Tiger trying to channel Masters form for PGA


FARMINGDALE, N.Y. — Tiger Woods saw the various elements of his game come together at the perfect time last month, leading to a fifth Masters victory and 15th major championship.

Now, after taking time off to celebrate that victory, can he summon those aspects again at Bethpage Black at this week’s PGA Championship?

Woods has not played a competitive round since putting out on the final green at Augusta National on April 14, choosing to rest rather than play a tournament in the four weeks before the next major championship.

For just the seventh time in his career, Woods is playing a major championship without a regular event preceding it.

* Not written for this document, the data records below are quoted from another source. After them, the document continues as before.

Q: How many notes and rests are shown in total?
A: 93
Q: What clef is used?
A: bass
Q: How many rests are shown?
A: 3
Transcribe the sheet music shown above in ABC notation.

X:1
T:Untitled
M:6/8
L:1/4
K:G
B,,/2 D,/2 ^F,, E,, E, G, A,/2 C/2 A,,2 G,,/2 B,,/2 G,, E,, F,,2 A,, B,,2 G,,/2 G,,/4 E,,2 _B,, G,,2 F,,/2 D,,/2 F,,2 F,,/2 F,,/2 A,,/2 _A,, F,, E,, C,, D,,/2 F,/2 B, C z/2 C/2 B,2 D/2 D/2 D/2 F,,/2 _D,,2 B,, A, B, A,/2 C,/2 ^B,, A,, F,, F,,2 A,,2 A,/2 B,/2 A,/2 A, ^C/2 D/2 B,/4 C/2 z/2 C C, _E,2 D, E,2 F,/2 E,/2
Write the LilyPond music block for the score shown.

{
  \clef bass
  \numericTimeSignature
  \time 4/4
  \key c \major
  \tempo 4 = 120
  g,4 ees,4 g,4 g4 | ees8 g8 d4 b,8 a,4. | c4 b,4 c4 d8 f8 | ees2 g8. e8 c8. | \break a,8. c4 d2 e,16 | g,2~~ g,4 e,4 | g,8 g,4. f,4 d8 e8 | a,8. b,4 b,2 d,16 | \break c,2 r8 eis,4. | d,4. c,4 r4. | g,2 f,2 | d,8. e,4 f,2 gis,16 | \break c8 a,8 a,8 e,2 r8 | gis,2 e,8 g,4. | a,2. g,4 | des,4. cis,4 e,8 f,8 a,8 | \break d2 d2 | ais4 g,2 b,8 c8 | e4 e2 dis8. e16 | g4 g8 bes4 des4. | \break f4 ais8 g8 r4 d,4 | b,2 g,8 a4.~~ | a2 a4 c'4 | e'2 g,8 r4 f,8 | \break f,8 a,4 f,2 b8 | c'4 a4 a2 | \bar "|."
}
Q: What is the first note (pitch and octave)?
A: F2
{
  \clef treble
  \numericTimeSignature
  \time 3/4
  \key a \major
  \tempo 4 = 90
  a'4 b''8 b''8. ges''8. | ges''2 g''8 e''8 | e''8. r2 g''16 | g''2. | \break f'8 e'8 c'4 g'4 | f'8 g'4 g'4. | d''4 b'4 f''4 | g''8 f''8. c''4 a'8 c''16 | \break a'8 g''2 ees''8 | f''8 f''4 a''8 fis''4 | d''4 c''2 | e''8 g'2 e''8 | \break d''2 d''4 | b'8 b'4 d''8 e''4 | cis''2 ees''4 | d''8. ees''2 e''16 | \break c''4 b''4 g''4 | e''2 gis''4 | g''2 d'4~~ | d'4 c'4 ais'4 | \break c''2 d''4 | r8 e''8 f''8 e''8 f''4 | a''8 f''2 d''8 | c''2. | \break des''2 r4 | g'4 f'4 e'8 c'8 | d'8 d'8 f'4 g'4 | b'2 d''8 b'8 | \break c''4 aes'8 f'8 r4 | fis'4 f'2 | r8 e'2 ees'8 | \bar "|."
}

Four of those times, he did not play due to injury or illness.

“I wanted to play at Quail Hollow, but to be honest with you, I wasn’t ready yet to start the grind of practicing and preparing and logging all those hours again,” Woods said of the Wells Fargo Championship he skipped two weeks ago. “I was lifting — my numbers were good, I was feeling good in the gym, but I wasn’t mentally prepared to log in the hours.

“Coming here is a different story. I was able to log in the hours, put in the time and feel rested and ready. That’s going to be the interesting part going forward; how much do I play and how much do I rest. I think I’ve done a lot of the legwork and the hard work already, trying to find my game over the past year and a half. Now I think it’s just maintaining it. I know that I feel better when I’m fresh. The body doesn’t respond like it used to, doesn’t bounce back quite as well, so I have to be aware of that.”

Woods, 43, skipped tournaments between major championships just six previous times, the last in 2013 when he had an elbow injury following the U.S. Open, then tied for sixth at The Open. Only twice did he intentionally not play between majors.

The emotional aftermath of the Masters proved to be much to overcome for Woods, who didn’t play any serious golf until April 27, nearly two weeks following the victory. He played a practice round at Bethpage on May 8, spending more than five hours on the course working all out all of the various yardages with his caddie Joe LaCava.

He returned for a 9-hole practice session on Monday and was scheduled to just practice Tuesday before playing 9 more holes on Wednesday.

Woods won the 2002 U.S. Open at Bethpage and was tied for sixth when the U.S. Open returned in 2009. He also played the 2012 Barclays here, where he tied for 38th.

The course measures more than 7,400 yards and will play to par-70. It has just two par-5s and three of the par-4s measure over 500 yards, while three of the four par-4s play to more than 200 yards.

“This is not only a big golf course, but this is going to be a long week the way the golf course is set up and potentially could play,” he said. “This could be a hell of a championship.”

The big question remains: can Woods put his game in the same position it was at Augusta National?

“Going into the Masters, I felt that my swing had finally turned the corner because I was trying to make sure that I could hit a high draw and call upon it with a driver, 3-wood, 5-wood, any club in the bag. Be able to hit that high draw, and somehow I found it.

“The short game came around, I found something in my grip there, and it just started coming – pieces started coming together. Then the week unfolded, and what happened, happened.”